Are you saying that all invalid-state errors are terminal and non-recoverable and transition to the closed state then? This is certainly not what I have implemented so far, so that clarification would be a great help. And what about invalid-arguments? So far I've moved all invalid-arguments errors as much as possible into start- functions so that they are recoverable (and did at points in the implementation have them after the in-progress state transition).

I have found this can be done comprehensively for invalid-arguments since the finish- functions don't need to do those validations in all cases afaict.

Just trying to be sure I've implemented the right thing myself - nothing more, nothing less.

[badeend]

Just trying to be sure I've implemented the right thing myself - nothing more, nothing less.

I completely understand.

Are you saying that all invalid-state errors are terminal and non-recoverable and transition to the closed state then?

Fair point. No, those are indeed not terminal and they do not cause a state transition. This is described in the section "Not shown in the diagram":

Calling a method from the wrong state returns error(invalid-state) and does not affect the state of the socket. A special case are the finish- methods; those return error(not-in-progress) when the socket is not in the corresponding -in-progress state.

So a more correct statement would be: when a method is called from the correct state, there is no distinction between error codes (other than would-block).

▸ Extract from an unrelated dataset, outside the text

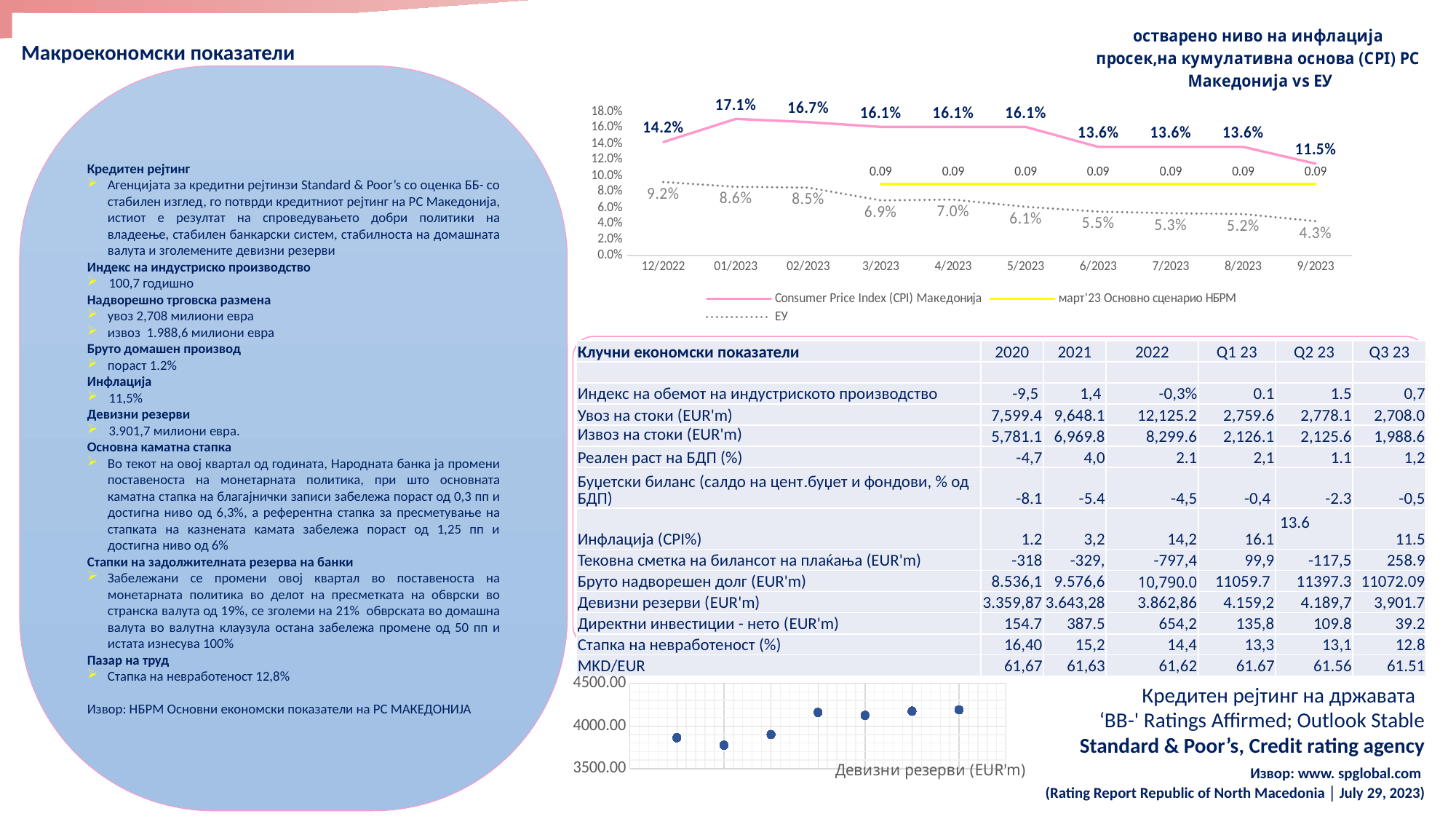
In the inflation line chart, what is the difference between the CPI Macedonia value and the EU value in 12/2022? 5.0% In the Девизни резерви (EUR'm) chart at the bottom of the slide, is the value of the last point greater or less than 4000? greater In the inflation line chart, what is the CPI Macedonia value in 9/2023? 11.5% In the inflation line chart, what is the Consumer Price Index (CPI) value for Macedonia in 01/2023? 17.1% In the inflation line chart, in which month does the CPI Macedonia series reach its highest value? 01/2023 In the inflation line chart, how many months are shown on the x axis? 10 In the inflation line chart, in which month is the EU series at its lowest value? 9/2023 In the inflation line chart, which is larger in 6/2023: the CPI Macedonia value or the EU value? CPI Macedonia In the inflation line chart, does the EU series rise or fall from 12/2022 to 9/2023? fall In the inflation line chart, what is the EU value in 9/2023? 4.3% What kind of chart is the chart at the bottom of the slide labelled Девизни резерви (EUR'm)? scatter chart In the inflation line chart, how many series does the legend list? 3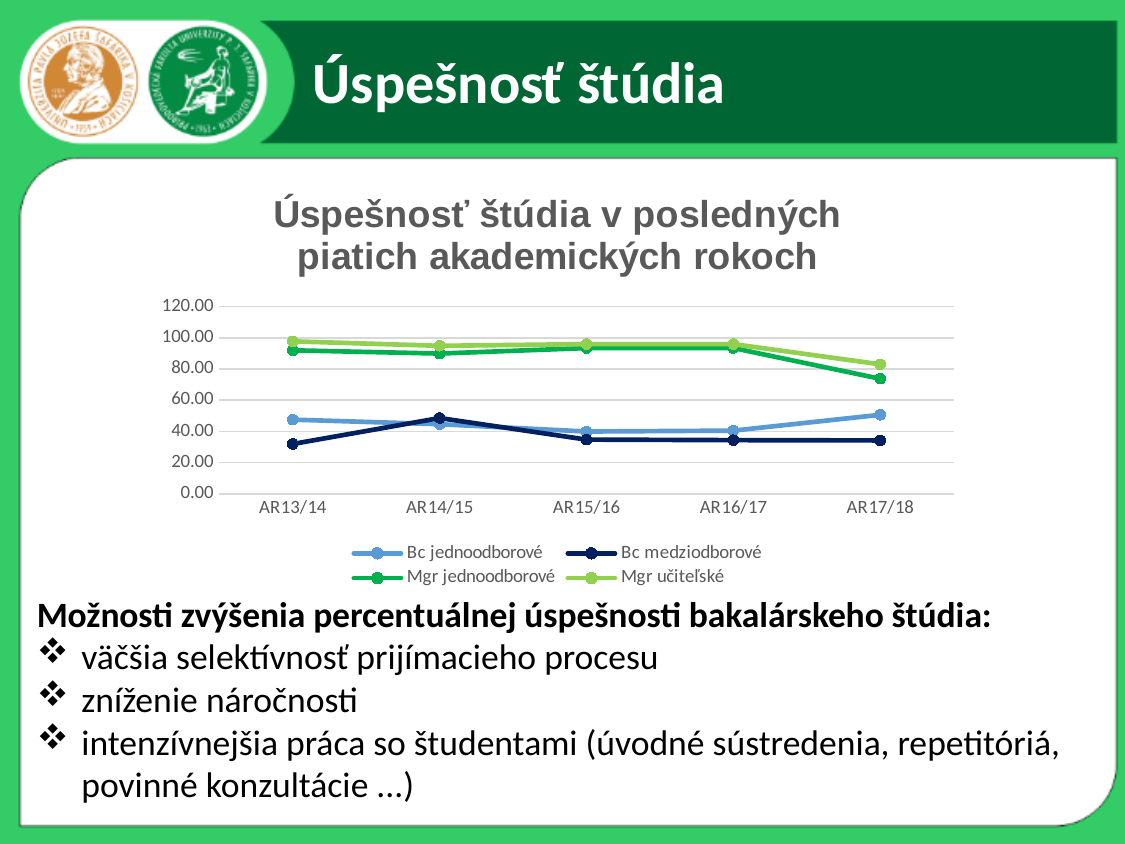
How many academic years are shown on the x axis of the chart? 5 Is the value for Bc medziodborové in AR13/14 greater or less than 40? less In AR17/18, which is larger: Mgr učiteľské or Mgr jednoodborové? Mgr učiteľské Does the Mgr učiteľské line rise or fall from AR16/17 to AR17/18? fall What kind of chart is shown on the slide? line chart In which academic year is the Bc medziodborové value highest? AR14/15 In which academic year is the Mgr jednoodborové value lowest? AR17/18 Is the value for Mgr jednoodborové in AR17/18 greater or less than 80? less What is the title of the chart? Úspešnosť štúdia v posledných piatich akademických rokoch In AR13/14, which is larger: Bc jednoodborové or Bc medziodborové? Bc jednoodborové How many series does the chart's legend list? 4 Is the value for Mgr učiteľské in AR13/14 greater or less than 80? greater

And what about invalid-arguments?

Those are regular errors. So non-terminal for bind, terminal for connect & listen, etc.

[guybedford]

I think the only cases to clarify then are: (1) invalid-arguments does not perform a state transition, and is always thrown in start functions (contrary to the previous refactoring point about this not mattering), (2) access-denied can happen for start- or finish-, and this is the default as unspecified right now in being unconstrained, where the distinction between terminal and non-terminal is exactly as expected. From an implementation point of view, I'm very much implementing the non-terminal version even though I understand Wasmtime probably does the opposite. If my implementation should be considered non-standard in this regard, then certainly these ban it with spec text, but otherwise that answers my questions.

[badeend]

(1) invalid-arguments does not perform a state transition

Yes it can

invalid-argument (...) is always thrown in start functions

Very likely, but the spec doesn't require this.

[guybedford]

Treating the exact state transition behaviours in errors as implementation specific seems fine to me (ie whether the socket state transition occurs before or after throwing the error). The only risk I see here is implementations that rely on errors that retain the state in one implementation then not working in another. But I guess in reality creating a new socket is just the best way to handle that anyway so treating it as somewhat unspecified doesn't seem overly problematic.